Yesterday was Ash Wednesday –
I would guess that everyone has had the experience of suddenly noticing something that everyone else was already well aware of. I can remember when I, as a young teenager, never gave a second thought to the VW Beetle until a friend of mine introduced me to the game of “slug-bug”. After that, my eyes were opened and I suddenly started noticing VW Bugs everywhere!
Humans are like that – when something crosses our threshold of awareness we suddenly start noticing that thing everywhere.
I used to be Christian, but I was never Catholic. So Ash Wednesday is something of a mystery to me. Theoretically I know that Catholics have their minister or priest mark their foreheads with a bit of ash and water. But yesterday afternoon I actually noticed this while running errands. And for the rest of the day, I kept noticing it again and again.
And as I wandered through our local Wally-world, the geeky part of me was estimating that perhaps 10 percent of those people that I encountered had ash on their foreheads.

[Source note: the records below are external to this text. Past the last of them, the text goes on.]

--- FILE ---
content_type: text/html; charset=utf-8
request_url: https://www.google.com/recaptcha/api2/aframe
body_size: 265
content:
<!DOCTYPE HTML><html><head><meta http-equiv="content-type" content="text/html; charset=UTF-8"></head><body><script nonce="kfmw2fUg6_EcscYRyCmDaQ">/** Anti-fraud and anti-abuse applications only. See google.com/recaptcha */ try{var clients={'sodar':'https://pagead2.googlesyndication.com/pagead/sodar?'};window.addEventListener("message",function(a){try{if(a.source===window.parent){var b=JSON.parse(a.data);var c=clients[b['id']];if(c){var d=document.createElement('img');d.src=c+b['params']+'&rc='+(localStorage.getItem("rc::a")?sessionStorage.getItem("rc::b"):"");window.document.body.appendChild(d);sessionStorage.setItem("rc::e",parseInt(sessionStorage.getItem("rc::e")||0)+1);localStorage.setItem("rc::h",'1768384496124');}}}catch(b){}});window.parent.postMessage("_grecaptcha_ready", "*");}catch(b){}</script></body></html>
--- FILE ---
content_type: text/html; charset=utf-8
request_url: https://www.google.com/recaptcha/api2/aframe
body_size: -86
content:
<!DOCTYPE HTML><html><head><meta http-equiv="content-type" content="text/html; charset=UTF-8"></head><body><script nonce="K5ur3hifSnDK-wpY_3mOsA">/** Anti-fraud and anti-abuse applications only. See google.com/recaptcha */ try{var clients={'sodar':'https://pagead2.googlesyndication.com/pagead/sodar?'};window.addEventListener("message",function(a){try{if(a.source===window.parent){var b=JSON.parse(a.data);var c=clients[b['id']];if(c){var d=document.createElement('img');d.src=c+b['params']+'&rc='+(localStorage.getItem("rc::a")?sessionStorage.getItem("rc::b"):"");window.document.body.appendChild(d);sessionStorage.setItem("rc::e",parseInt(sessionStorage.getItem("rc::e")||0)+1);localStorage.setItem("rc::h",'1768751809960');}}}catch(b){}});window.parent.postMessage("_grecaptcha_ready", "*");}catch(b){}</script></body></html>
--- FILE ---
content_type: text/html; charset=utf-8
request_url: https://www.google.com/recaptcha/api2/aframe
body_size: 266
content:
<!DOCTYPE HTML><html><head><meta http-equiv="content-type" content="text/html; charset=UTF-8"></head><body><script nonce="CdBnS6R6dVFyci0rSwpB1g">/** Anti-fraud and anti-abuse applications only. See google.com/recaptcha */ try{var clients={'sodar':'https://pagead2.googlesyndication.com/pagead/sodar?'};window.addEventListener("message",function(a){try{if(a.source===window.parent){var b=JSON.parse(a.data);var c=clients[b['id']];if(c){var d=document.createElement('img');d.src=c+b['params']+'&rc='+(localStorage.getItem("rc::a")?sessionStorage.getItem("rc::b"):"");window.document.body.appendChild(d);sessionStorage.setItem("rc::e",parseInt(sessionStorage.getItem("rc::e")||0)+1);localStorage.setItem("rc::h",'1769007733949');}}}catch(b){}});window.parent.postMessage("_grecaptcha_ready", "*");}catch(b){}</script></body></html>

And I started thinking that this was a quiet way for Catholics to speak up – to gently remind everyone else that they were more than merely theoretical. They reminded me that they actually existed.
Suddenly Catholics in Fresno became real – they were humanized.
Would it be useful for Atheists to do something like this?
Oh I don’t mean wear ashes on our foreheads. And honestly, I think Catholics are being more than a little hypocritical by advertising their humility.
Non-believers should realize that religious people feel they can ignore us because it is almost impossible to tell a secular person from a religious person. And because we are so easily ignored, we are often forgotten. We are forgotten when new legislation is formed and when politicians give speeches. When the religious decide what is, and what is not a basic human right, they ignore secular objections.
Maybe secular people should take a lesson from Catholics. There are plenty of symbols that non-believers could wear to show that we exist. We could pick one day a year, advertise that day, and wear one of these symbols. It doesn’t matter that there is a plethora of different Atheistic symbols, wear one that you identify with – but wear it on that day! Tell anyone who asks just what the symbol is and what it stands for.
I suggest that we do this on the first Thursday of May every year. This is also known as the National Day of Thought / Day of Reason, in opposition to America’s National Day of Prayer. On this day secular people are urged to donate blood (I did last year!). I think this would be a perfect day to wear a secular symbol of your choice at the blood donor station.
It’ll give you something to talk about.